Problem description -
Exact copy, pictures omitted: the line holding "More Nature Sounds" and every line after it down to the end of the entries.

Material supplied -

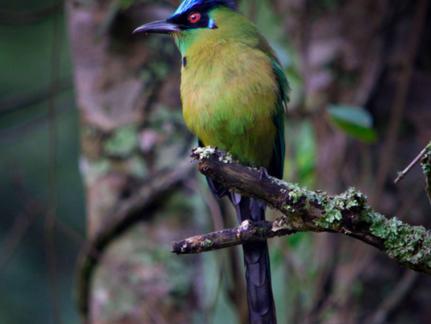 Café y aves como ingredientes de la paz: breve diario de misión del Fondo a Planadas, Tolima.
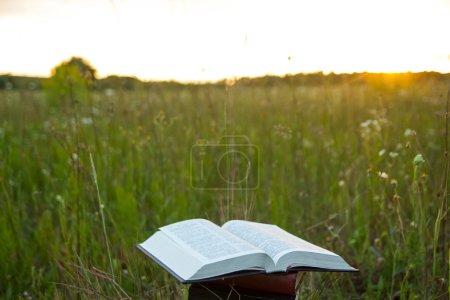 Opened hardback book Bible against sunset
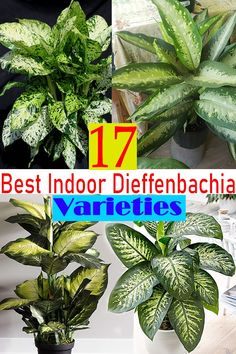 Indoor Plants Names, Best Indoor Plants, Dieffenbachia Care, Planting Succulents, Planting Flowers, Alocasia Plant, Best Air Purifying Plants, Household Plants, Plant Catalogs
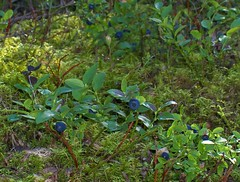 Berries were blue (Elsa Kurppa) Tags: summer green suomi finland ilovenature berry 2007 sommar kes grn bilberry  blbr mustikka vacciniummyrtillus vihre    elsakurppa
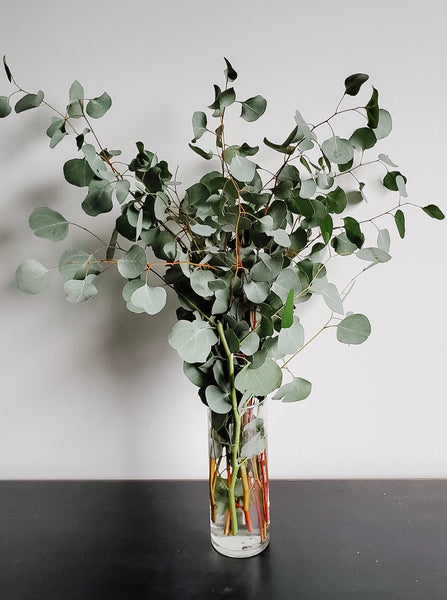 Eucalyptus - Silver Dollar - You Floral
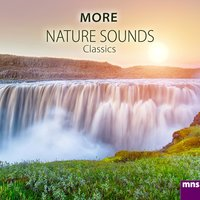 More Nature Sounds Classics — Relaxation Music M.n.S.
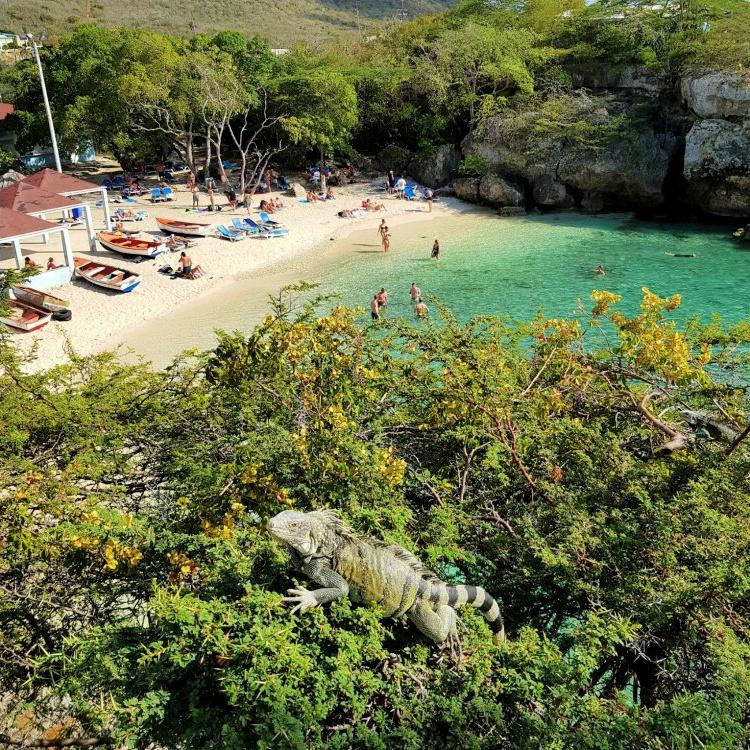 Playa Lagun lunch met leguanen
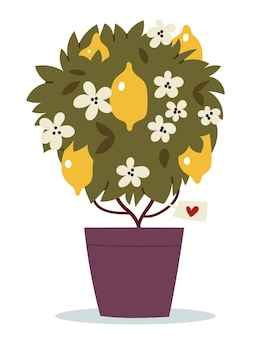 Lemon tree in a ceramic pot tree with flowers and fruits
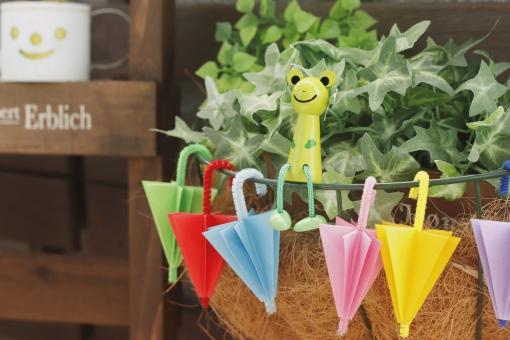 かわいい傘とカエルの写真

Your solution -
 More Nature Sounds Classics — Relaxation Music M.n.S.
 Playa Lagun lunch met leguanen
 Lemon tree in a ceramic pot tree with flowers and fruits
 かわいい傘とカエルの写真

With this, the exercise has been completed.